» **Objective**
Rewrite the rows starting at the line that contains "From the point of view" and ending at the line that contains "2.47 metres", putting "viewer" wherever "camera" appears and leaving everything else as it is. Give back only those rows.
--- Start Source records ---
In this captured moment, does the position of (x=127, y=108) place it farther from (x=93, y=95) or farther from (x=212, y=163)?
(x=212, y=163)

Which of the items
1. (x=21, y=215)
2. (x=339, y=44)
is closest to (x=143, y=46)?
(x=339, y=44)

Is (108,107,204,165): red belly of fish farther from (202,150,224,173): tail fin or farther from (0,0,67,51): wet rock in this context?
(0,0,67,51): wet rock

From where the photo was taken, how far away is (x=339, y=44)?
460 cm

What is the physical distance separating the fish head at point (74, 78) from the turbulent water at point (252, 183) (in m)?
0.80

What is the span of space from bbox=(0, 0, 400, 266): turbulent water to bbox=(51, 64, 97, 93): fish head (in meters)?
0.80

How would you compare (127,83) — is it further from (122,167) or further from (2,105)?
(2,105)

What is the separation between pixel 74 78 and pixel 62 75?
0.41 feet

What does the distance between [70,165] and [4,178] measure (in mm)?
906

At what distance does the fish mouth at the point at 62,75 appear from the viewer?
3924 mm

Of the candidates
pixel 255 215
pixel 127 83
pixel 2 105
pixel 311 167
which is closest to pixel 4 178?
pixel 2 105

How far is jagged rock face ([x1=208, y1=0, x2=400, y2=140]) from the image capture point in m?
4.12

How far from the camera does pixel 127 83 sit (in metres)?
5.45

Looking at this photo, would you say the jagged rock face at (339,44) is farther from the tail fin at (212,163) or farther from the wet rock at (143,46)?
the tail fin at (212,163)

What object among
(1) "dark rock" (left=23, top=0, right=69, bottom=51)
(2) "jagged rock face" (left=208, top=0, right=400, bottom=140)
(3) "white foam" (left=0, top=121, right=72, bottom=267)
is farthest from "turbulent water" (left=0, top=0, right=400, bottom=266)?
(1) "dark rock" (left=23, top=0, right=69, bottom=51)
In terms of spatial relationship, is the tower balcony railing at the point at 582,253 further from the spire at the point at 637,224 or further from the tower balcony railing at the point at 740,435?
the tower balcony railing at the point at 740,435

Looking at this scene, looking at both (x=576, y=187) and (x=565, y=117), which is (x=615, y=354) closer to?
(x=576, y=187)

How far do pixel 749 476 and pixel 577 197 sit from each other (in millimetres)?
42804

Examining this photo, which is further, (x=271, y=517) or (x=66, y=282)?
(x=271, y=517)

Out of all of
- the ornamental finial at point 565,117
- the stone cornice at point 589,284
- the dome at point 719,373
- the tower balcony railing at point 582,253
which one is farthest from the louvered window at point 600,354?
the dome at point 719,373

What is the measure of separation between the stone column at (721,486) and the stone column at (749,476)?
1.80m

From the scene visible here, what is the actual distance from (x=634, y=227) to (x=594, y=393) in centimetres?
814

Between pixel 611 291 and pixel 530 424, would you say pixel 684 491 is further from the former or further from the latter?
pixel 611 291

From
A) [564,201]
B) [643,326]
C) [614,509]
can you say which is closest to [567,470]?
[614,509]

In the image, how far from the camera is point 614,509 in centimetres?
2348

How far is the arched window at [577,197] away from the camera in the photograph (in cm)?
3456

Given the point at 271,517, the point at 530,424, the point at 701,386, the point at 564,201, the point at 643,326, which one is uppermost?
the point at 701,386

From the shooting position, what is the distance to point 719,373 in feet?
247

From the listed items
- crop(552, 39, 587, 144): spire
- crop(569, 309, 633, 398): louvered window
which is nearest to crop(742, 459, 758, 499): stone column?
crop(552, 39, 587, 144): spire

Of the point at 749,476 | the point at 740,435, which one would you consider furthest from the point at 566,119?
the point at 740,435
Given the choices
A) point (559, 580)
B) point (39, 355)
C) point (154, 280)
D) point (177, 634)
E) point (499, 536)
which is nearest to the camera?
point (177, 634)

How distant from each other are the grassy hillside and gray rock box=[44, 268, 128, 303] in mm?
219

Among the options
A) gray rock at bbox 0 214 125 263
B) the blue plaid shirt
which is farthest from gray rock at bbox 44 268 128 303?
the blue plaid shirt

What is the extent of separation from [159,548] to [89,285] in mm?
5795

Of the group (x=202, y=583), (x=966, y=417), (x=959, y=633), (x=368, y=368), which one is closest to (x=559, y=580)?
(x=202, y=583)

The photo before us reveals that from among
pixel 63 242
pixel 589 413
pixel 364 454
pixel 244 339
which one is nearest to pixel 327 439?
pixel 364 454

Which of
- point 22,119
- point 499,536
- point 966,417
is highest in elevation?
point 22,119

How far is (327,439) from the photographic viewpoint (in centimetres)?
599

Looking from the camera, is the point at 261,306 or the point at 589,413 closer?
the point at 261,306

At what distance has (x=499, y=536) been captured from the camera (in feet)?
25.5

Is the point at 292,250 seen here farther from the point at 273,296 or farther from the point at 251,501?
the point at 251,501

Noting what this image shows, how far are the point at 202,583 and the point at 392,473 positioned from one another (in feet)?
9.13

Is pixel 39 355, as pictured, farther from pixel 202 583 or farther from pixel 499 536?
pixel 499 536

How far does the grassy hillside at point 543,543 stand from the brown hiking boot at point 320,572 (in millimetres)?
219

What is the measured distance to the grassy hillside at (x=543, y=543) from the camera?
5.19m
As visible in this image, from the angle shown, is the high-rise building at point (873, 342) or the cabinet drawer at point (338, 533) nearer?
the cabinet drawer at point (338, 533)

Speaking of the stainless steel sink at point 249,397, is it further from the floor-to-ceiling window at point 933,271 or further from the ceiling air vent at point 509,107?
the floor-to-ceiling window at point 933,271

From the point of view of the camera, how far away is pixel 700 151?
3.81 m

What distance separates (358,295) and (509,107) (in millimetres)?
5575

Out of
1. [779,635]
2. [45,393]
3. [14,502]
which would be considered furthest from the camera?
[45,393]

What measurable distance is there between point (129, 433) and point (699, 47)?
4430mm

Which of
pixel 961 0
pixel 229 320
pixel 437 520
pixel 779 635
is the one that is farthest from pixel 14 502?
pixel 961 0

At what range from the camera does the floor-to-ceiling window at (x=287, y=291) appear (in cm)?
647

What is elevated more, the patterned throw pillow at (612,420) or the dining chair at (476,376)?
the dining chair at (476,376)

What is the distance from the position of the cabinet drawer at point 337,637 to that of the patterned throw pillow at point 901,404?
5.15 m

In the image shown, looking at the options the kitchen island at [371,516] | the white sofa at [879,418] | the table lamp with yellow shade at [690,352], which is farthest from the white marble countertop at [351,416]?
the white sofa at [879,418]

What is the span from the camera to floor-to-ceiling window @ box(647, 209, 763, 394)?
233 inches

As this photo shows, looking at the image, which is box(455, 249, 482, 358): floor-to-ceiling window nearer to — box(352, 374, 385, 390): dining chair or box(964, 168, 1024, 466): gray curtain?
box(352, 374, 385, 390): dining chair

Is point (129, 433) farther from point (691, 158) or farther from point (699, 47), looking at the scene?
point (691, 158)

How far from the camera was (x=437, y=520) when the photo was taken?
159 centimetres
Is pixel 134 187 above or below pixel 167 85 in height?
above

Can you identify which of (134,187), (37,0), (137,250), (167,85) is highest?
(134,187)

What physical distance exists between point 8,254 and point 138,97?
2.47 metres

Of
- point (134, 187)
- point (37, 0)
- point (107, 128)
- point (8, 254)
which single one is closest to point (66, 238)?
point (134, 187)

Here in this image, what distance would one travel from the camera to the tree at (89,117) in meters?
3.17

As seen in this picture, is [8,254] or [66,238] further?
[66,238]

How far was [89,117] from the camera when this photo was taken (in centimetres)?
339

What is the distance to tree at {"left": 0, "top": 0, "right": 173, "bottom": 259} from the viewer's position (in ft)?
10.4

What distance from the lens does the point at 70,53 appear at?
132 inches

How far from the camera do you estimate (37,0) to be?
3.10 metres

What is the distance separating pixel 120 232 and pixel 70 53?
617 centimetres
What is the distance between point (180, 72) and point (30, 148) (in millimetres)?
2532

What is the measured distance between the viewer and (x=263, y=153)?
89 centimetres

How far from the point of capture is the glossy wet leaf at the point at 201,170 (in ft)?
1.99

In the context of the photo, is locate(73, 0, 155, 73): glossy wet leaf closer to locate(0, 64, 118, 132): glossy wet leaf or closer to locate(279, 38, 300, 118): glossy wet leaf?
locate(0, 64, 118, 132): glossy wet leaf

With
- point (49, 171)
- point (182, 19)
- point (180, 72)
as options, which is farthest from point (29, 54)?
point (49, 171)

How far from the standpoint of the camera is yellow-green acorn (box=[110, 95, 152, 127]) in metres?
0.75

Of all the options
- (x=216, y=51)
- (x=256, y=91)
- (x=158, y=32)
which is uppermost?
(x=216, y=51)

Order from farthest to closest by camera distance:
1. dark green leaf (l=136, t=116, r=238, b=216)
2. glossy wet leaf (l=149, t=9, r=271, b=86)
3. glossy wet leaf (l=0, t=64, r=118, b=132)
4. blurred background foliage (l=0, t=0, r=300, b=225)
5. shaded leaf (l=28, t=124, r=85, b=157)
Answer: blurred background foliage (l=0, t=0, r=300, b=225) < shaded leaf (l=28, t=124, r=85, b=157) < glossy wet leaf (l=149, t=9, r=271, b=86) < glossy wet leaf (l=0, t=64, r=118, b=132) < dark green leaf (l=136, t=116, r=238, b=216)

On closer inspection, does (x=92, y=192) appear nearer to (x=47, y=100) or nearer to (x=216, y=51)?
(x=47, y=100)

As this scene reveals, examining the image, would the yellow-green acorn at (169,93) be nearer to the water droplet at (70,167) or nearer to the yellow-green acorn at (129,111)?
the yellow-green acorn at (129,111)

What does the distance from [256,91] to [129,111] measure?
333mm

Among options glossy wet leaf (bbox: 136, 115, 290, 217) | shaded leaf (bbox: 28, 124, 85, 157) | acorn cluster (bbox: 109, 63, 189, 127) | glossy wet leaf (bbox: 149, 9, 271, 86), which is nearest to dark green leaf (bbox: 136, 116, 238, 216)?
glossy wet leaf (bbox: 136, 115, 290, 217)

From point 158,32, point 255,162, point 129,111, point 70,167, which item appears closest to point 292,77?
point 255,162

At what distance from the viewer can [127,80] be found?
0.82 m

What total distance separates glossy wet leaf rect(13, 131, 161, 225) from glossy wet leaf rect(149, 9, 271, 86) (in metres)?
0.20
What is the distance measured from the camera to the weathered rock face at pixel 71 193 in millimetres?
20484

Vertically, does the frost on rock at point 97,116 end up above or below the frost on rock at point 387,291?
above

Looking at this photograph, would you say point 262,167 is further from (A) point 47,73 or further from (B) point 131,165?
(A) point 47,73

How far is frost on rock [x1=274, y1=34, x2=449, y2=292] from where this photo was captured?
--- End Source records ---
» **Full answer**
From the point of view of the viewer, how far away is pixel 700 151?
3.81 m

What distance separates (358,295) and (509,107) (in millimetres)?
5575

Out of
1. [779,635]
2. [45,393]
3. [14,502]
which would be considered furthest from the viewer?
[45,393]

What measurable distance is there between point (129, 433) and point (699, 47)?
4430mm

Which of
pixel 961 0
pixel 229 320
pixel 437 520
pixel 779 635
is the one that is farthest from pixel 14 502?
pixel 961 0

At what range from the viewer does the floor-to-ceiling window at (x=287, y=291) appear (in cm)?
647

What is elevated more, the patterned throw pillow at (612,420) or the dining chair at (476,376)?
the dining chair at (476,376)

What is the distance from the position of the cabinet drawer at point 337,637 to that of the patterned throw pillow at point 901,404?
5.15 m

In the image shown, looking at the options the kitchen island at [371,516] | the white sofa at [879,418] | the table lamp with yellow shade at [690,352], which is farthest from the white marble countertop at [351,416]?
the white sofa at [879,418]

What is the span from the viewer to floor-to-ceiling window @ box(647, 209, 763, 394)?
233 inches

As this photo shows, looking at the image, which is box(455, 249, 482, 358): floor-to-ceiling window nearer to — box(352, 374, 385, 390): dining chair or box(964, 168, 1024, 466): gray curtain?
box(352, 374, 385, 390): dining chair

Is point (129, 433) farther from point (691, 158) or farther from point (699, 47), looking at the scene?
point (691, 158)

How far from the viewer was (x=437, y=520) when the photo was taken?
159 centimetres
Is pixel 134 187 above or below pixel 167 85 in height?
above

Can you identify which of (134,187), (37,0), (137,250), (167,85) is highest?
(134,187)

What physical distance exists between point 8,254 and point 138,97?
2.47 metres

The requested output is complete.